You didn't give us enough specifics for a specific answer, so let me give you my general way of trying this:
First, let's get the sentiment analysis of one arbitrary sentence with the gcloud
CLI:
gcloud --format json ml language analyze-entity-sentiment --content "It's time we just let this thing go - it was a prett
y good bad idea, wasn't it though? -- Bad Idea, Sara Bareilles" | jq -c . > sentiments.json
Please notice that I removed the formatting of the output JSON with jq
and stored the results in one file.
To load this file with maybe multiple JSON lines for each sentence into BigQuery:
bq load --autodetect --source_format=NEWLINE_DELIMITED_JSON temp.sentiments sentiments.json
The question asks for "stream into BigQuery", but it might make more sense to batch the load like shown here.

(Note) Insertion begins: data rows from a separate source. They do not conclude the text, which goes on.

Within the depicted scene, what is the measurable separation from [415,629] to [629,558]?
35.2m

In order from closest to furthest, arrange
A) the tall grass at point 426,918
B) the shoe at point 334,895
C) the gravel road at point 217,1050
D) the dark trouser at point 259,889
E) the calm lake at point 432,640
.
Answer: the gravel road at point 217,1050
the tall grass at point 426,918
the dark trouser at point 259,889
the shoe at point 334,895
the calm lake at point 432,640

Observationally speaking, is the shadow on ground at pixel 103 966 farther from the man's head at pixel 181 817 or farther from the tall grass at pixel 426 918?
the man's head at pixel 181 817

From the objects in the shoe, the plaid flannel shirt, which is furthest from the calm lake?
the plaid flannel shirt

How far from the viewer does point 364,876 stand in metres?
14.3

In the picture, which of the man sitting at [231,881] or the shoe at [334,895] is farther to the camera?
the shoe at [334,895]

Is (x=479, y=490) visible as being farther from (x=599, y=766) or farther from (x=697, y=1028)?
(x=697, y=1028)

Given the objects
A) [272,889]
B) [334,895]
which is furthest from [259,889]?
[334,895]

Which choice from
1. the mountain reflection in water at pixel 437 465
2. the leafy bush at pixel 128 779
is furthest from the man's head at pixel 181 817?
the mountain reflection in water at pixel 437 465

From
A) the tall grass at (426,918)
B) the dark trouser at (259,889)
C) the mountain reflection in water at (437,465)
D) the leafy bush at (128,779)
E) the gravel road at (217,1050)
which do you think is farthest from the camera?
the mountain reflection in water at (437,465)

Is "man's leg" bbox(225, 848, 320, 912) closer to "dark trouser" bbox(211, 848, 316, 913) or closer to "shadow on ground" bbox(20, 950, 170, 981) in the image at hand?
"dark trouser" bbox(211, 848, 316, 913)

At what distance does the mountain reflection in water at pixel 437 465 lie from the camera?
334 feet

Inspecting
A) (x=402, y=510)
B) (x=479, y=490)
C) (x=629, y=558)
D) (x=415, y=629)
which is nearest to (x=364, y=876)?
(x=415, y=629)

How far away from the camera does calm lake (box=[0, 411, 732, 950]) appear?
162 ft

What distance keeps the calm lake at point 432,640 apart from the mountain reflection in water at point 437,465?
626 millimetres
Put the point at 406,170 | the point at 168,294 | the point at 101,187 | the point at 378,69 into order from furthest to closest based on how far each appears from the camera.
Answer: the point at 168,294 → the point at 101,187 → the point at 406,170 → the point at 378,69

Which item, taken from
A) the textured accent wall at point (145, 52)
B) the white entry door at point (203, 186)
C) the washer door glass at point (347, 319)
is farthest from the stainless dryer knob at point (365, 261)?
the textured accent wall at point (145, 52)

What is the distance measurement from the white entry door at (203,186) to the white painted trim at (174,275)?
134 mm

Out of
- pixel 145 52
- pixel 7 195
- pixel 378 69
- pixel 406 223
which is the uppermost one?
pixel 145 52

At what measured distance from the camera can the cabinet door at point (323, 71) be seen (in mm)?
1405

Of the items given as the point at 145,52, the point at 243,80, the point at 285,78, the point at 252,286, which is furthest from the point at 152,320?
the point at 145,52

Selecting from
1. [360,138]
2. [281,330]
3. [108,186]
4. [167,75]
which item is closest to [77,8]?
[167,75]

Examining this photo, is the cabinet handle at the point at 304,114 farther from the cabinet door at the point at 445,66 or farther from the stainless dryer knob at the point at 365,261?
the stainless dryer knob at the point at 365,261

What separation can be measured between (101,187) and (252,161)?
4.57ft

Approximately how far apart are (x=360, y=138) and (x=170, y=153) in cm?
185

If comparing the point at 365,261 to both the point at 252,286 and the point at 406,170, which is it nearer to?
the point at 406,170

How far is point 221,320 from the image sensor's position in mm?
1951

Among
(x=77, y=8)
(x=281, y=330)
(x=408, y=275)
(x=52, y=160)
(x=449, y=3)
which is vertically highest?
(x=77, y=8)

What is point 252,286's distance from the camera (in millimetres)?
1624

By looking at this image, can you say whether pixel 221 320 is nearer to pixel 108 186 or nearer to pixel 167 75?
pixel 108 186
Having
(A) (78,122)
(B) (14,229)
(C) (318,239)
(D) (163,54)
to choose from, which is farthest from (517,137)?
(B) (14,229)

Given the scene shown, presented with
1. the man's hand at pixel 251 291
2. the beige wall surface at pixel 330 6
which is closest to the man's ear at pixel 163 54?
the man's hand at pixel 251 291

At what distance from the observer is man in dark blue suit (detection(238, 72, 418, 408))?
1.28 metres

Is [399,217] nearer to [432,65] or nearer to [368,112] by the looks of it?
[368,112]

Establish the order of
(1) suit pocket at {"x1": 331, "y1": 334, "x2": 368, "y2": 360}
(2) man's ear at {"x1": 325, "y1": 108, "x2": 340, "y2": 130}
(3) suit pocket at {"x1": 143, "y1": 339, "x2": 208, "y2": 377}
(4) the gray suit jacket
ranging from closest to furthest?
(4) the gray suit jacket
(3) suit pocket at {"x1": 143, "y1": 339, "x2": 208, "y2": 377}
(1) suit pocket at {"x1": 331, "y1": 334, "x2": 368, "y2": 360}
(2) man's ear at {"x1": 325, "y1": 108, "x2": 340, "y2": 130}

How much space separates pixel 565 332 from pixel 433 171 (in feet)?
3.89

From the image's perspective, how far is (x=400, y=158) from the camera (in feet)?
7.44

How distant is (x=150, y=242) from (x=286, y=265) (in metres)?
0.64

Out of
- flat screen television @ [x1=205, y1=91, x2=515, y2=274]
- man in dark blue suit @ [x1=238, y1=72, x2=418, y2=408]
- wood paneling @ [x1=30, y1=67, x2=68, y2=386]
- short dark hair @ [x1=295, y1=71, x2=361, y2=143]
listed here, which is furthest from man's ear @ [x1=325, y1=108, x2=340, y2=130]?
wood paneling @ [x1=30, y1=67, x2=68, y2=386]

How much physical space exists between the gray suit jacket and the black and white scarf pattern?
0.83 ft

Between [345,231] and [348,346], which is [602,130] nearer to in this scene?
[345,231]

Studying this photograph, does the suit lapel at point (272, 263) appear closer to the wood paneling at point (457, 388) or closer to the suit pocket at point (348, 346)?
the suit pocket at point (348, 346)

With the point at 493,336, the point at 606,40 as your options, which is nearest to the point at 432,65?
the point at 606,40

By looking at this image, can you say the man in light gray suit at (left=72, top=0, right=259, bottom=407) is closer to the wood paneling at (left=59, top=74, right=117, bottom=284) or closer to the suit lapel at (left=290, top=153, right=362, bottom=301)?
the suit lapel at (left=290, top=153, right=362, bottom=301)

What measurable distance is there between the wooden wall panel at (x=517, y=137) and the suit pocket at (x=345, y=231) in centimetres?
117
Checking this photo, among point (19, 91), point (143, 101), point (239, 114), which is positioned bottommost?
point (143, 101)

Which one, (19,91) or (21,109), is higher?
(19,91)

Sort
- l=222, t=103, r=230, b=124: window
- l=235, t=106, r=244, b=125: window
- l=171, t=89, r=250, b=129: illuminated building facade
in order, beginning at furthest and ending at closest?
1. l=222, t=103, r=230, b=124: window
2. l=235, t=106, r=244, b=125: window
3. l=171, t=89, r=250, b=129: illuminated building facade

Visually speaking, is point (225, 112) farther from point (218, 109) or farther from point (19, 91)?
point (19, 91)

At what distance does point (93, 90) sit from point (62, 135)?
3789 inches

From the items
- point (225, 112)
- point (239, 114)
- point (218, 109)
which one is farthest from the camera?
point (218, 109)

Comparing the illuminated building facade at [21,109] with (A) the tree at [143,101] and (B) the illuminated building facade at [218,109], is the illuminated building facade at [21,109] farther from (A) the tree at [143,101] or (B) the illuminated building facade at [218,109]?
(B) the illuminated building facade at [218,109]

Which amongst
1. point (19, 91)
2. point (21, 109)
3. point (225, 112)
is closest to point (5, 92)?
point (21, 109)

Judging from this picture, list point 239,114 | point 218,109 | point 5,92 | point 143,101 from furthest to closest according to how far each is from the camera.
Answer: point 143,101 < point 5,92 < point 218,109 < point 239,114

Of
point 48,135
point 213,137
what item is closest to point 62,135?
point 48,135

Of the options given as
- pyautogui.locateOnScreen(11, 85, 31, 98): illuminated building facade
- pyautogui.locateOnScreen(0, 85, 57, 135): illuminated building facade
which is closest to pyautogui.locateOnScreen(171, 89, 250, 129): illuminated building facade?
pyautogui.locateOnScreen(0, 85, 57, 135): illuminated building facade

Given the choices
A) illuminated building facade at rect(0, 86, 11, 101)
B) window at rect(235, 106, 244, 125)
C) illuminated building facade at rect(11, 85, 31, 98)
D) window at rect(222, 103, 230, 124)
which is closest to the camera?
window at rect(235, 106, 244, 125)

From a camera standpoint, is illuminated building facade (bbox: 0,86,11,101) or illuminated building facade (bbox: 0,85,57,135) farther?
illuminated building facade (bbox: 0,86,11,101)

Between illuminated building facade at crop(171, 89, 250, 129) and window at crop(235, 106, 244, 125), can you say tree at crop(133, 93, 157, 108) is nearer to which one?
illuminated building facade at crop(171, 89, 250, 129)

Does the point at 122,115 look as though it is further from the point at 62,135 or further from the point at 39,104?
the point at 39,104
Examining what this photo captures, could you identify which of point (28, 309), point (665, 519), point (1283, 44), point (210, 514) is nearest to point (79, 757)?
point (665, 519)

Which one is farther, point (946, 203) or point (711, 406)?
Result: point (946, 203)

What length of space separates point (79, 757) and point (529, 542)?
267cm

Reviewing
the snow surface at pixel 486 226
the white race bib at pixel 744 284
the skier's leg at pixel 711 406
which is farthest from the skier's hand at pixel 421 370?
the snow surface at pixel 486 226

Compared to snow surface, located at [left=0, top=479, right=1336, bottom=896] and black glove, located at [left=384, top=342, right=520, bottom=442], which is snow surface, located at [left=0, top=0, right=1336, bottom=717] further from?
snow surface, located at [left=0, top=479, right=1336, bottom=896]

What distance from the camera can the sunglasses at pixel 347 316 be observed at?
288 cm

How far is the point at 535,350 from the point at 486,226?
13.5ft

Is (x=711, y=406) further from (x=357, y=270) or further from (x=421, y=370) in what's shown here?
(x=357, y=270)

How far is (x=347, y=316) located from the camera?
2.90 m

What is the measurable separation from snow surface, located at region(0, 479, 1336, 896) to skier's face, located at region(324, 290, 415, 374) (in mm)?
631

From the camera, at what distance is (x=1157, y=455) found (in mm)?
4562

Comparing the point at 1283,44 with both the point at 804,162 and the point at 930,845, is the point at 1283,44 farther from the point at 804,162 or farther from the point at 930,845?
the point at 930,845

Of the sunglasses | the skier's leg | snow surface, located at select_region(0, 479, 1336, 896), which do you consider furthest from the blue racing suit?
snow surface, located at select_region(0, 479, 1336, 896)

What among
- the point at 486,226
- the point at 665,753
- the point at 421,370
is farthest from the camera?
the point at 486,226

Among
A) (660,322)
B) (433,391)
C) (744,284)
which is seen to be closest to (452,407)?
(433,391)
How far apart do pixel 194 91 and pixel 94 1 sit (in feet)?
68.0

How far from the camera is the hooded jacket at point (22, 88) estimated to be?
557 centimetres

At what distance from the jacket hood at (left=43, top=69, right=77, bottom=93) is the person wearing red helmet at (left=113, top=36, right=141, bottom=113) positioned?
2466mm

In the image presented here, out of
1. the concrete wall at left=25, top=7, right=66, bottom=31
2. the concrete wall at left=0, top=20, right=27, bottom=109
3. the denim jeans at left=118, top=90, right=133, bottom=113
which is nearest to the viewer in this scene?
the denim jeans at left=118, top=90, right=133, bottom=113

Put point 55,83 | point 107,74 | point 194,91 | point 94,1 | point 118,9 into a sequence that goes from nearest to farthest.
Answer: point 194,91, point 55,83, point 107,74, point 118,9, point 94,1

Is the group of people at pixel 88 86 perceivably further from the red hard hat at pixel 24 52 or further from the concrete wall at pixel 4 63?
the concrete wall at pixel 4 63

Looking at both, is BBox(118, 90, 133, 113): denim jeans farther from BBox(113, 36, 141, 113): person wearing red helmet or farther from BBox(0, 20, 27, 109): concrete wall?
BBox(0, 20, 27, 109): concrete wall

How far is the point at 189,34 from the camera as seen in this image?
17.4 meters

Now we have a table with the results in BigQuery:
SELECT * FROM `fh-bigquery.temp.sentiments` LIMIT 1000

Btw, I added Sara Bareilles
to the sentence to make sure that BigQuery got a full schema for auto-detection when creating the table the first time.
If you want to stream data into BigQuery, then look at the streaming into BigQuery docs. I wanted to isolate in this answer the basics of getting and looking at Cloud NLP data into BigQuery - the rest is just the basics of working with it.